Posseie summarized international Ebola activity, saying the Democratic Republic of the Congo reported 598 cases and 115 confirmed deaths and that Uganda reported 19 cases and two deaths; he said those reports come from international sources and that, to date, there are no related cases in the U.S. He noted that several U.S. airports are performing arrival monitoring for travelers from affected regions and described how state and local health departments coordinate monitoring, quarantine and hospital routing if someone becomes ill.

On local surveillance and outreach, Posseie urged residents to complete the department's community-needs (IP plan) survey posted on the county website and social media. He reported recent vector surveillance activity: a May tick drag at Harper Farms near Ottawa netted about 120 ticks in one short drag, and mosquito trapping for West Nile virus is underway (the department is prioritizing traps over dead-bird collection this season).

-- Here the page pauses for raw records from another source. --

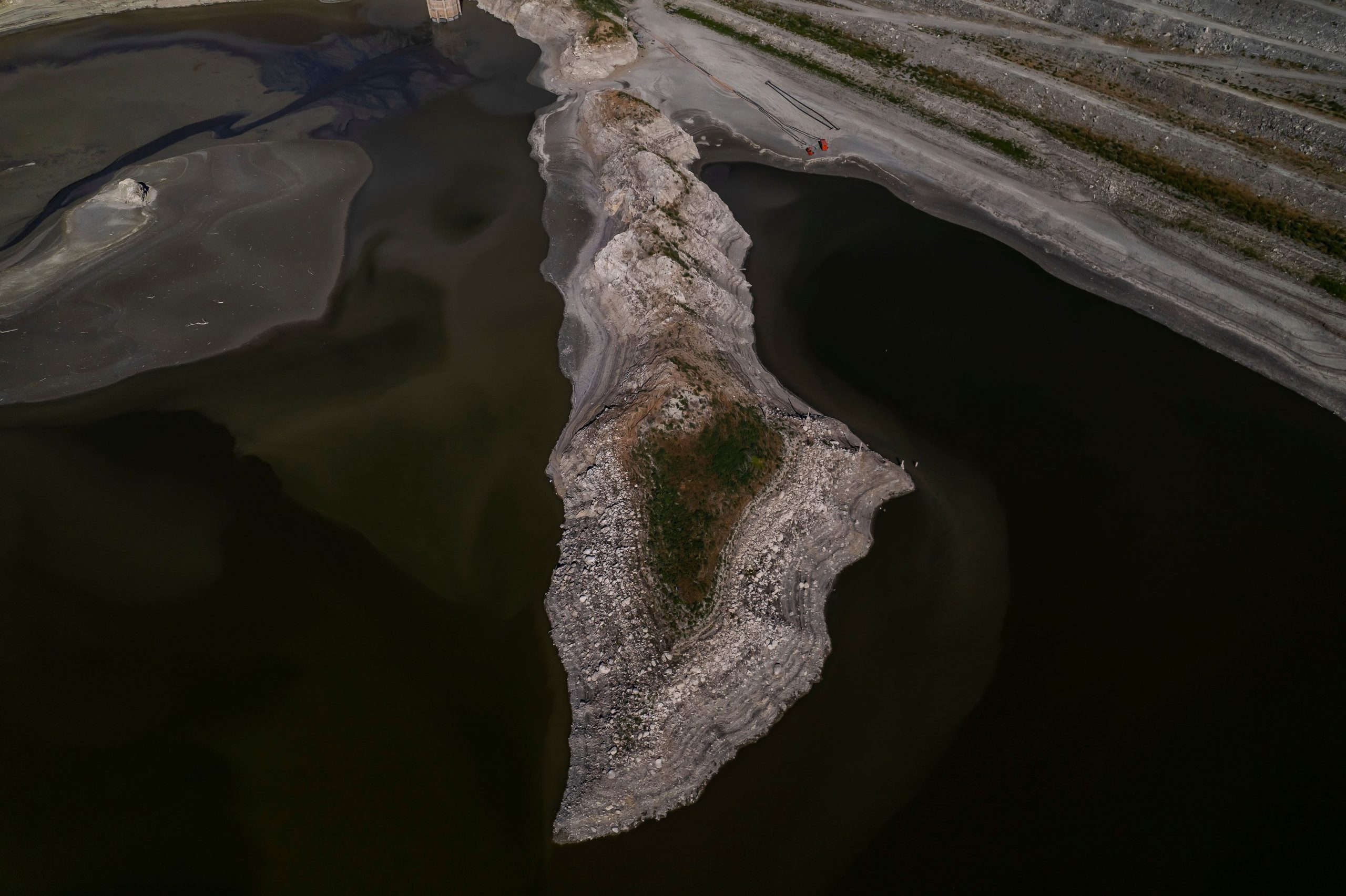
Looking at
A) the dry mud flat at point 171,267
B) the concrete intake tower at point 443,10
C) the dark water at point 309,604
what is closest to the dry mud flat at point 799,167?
the dark water at point 309,604

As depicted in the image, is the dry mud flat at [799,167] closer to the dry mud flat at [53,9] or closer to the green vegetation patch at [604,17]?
the green vegetation patch at [604,17]

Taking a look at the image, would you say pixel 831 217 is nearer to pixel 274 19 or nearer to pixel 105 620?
pixel 105 620

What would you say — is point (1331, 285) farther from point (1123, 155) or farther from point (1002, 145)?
point (1002, 145)

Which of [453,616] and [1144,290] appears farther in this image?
[1144,290]

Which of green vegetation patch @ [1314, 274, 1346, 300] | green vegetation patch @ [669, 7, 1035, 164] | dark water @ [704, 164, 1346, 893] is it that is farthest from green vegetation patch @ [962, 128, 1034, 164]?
green vegetation patch @ [1314, 274, 1346, 300]

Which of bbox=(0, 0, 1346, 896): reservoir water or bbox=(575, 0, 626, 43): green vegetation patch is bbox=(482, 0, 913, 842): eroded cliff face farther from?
bbox=(575, 0, 626, 43): green vegetation patch

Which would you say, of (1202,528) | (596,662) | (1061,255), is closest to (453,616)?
(596,662)

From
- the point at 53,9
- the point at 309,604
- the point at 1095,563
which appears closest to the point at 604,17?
the point at 309,604
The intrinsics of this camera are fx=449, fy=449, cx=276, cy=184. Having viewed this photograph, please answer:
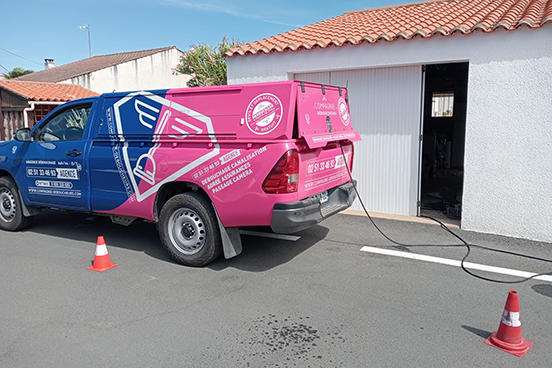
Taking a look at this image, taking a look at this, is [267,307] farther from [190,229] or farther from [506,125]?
[506,125]

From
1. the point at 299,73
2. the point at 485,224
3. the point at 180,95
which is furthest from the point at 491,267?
the point at 299,73

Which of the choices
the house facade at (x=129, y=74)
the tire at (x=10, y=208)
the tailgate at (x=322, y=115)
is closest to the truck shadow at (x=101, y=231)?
the tire at (x=10, y=208)

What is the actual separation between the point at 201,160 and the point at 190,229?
888 mm

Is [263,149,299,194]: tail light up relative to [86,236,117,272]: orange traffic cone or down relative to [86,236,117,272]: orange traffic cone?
up

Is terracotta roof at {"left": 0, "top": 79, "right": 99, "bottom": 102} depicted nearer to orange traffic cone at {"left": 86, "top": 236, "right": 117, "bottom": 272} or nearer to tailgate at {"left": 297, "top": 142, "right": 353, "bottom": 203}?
orange traffic cone at {"left": 86, "top": 236, "right": 117, "bottom": 272}

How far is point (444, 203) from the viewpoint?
28.4 ft

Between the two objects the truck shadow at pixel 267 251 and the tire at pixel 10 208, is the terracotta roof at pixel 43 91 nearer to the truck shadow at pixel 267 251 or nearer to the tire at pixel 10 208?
the tire at pixel 10 208

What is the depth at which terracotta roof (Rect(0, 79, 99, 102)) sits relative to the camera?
15234 mm

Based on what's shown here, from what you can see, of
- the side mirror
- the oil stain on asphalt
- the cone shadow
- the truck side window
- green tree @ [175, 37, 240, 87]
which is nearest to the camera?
the oil stain on asphalt

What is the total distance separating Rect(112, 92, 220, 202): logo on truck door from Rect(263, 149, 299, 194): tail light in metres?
0.77

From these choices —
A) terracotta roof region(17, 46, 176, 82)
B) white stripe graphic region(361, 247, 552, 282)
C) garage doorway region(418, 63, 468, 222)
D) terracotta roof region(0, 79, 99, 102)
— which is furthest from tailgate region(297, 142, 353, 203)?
terracotta roof region(17, 46, 176, 82)

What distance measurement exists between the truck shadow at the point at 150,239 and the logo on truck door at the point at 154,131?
3.61 ft

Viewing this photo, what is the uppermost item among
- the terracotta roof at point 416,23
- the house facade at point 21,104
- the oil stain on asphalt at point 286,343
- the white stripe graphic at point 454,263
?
the terracotta roof at point 416,23

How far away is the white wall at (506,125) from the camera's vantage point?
6.40 m
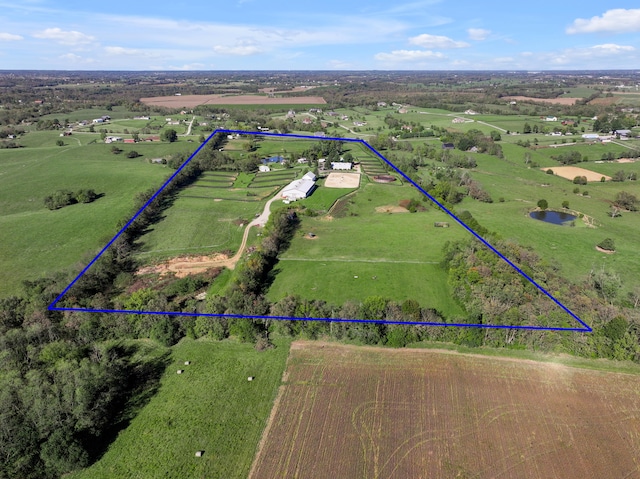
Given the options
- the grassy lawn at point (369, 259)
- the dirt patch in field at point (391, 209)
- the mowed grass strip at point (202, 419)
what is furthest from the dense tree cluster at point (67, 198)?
the dirt patch in field at point (391, 209)

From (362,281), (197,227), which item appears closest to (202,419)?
(362,281)

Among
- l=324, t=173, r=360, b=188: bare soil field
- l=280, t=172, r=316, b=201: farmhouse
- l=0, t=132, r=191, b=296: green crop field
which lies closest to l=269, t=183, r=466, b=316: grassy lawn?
l=280, t=172, r=316, b=201: farmhouse

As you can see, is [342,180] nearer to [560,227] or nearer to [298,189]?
[298,189]

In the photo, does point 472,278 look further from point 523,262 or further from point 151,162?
point 151,162

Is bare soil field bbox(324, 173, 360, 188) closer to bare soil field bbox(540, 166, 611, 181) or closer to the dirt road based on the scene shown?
the dirt road

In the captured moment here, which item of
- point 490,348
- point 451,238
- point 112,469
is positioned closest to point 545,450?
point 490,348

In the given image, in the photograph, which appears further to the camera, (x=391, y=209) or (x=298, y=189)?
(x=298, y=189)
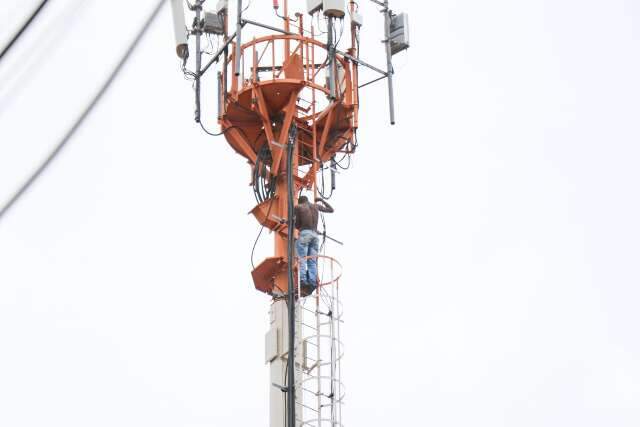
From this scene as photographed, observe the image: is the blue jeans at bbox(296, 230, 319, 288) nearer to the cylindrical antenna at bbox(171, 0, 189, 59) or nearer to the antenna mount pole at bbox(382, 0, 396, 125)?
the antenna mount pole at bbox(382, 0, 396, 125)

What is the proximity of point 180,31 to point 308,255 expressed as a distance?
535cm

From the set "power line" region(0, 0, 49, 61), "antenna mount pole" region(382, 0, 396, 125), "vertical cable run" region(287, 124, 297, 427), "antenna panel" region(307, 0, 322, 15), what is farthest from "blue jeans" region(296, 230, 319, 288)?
"power line" region(0, 0, 49, 61)

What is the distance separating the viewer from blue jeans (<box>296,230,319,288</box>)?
18484 mm

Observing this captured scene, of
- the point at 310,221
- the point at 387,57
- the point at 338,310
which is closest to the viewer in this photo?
the point at 338,310

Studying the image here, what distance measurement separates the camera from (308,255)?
19.0m

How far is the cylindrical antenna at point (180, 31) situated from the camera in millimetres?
20469

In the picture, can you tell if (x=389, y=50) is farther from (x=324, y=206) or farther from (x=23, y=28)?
(x=23, y=28)

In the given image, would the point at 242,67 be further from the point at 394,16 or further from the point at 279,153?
the point at 394,16

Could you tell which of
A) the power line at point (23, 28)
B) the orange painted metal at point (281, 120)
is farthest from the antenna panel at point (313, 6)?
the power line at point (23, 28)

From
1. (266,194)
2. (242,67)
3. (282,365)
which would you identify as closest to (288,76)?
(242,67)

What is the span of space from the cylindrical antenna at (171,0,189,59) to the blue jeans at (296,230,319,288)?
14.8 feet

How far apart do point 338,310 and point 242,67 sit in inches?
214

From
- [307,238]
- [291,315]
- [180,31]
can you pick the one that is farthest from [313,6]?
[291,315]

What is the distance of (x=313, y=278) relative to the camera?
1847 cm
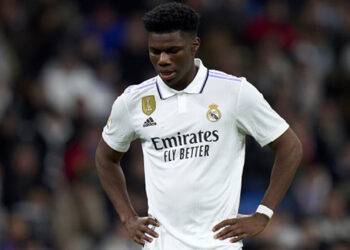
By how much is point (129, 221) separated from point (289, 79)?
23.3 feet

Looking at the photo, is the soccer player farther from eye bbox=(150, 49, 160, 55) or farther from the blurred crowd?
the blurred crowd

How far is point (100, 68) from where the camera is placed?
1203 cm

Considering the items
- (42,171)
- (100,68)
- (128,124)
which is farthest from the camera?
(100,68)

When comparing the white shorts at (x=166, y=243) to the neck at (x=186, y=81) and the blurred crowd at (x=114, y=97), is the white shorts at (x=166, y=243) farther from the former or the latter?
the blurred crowd at (x=114, y=97)

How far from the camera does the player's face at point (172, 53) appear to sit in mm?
5164

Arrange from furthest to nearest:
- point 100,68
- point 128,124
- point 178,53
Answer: point 100,68, point 128,124, point 178,53

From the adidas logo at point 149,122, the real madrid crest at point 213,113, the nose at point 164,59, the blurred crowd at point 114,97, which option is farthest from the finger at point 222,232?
the blurred crowd at point 114,97

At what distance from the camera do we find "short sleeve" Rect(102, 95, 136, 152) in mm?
5492

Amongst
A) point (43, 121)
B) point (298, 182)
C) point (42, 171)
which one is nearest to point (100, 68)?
point (43, 121)

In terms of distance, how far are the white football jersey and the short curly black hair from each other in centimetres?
34

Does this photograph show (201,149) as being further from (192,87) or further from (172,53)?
(172,53)

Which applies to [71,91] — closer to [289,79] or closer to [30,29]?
[30,29]

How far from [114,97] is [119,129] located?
244 inches

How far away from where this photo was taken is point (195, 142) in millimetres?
5258
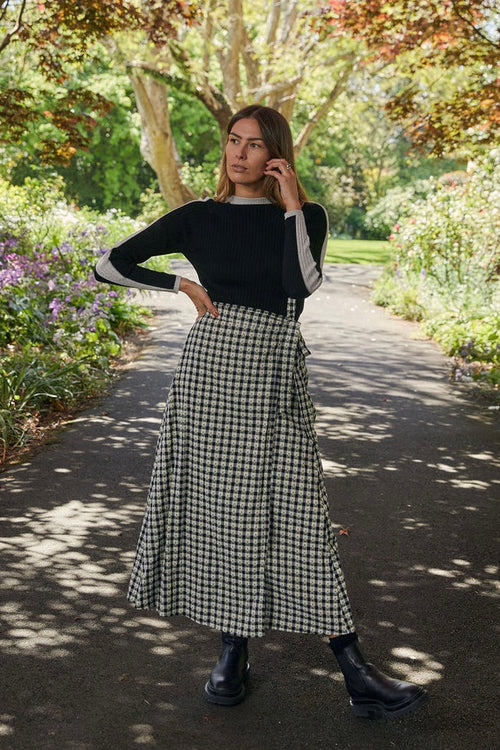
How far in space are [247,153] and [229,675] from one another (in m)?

He also said the department had received most annual grant applications but that some funding sources were significantly reduced compared with prior years (one source was described as reduced from $35,000 to $1,500 in the presenters remarks).

Nancy (District 26) asked whether a diagnostic test exists for the Ebola strain; Posseie said tests do exist though earlier test panels did not include this particular strain. He also clarified that municipal water systems are regulated by the EPA, while the county health department manages private wells and responds when municipalities issue boil orders.

The board heard staff presentations on illegal sewage discharges and a range of outreach items, including tobacco-cessation and vaccination reminders. Posseie asked residents to look for the IP-plan QR code included in committee materials and on the county website and encouraged participation in the community needs assessment.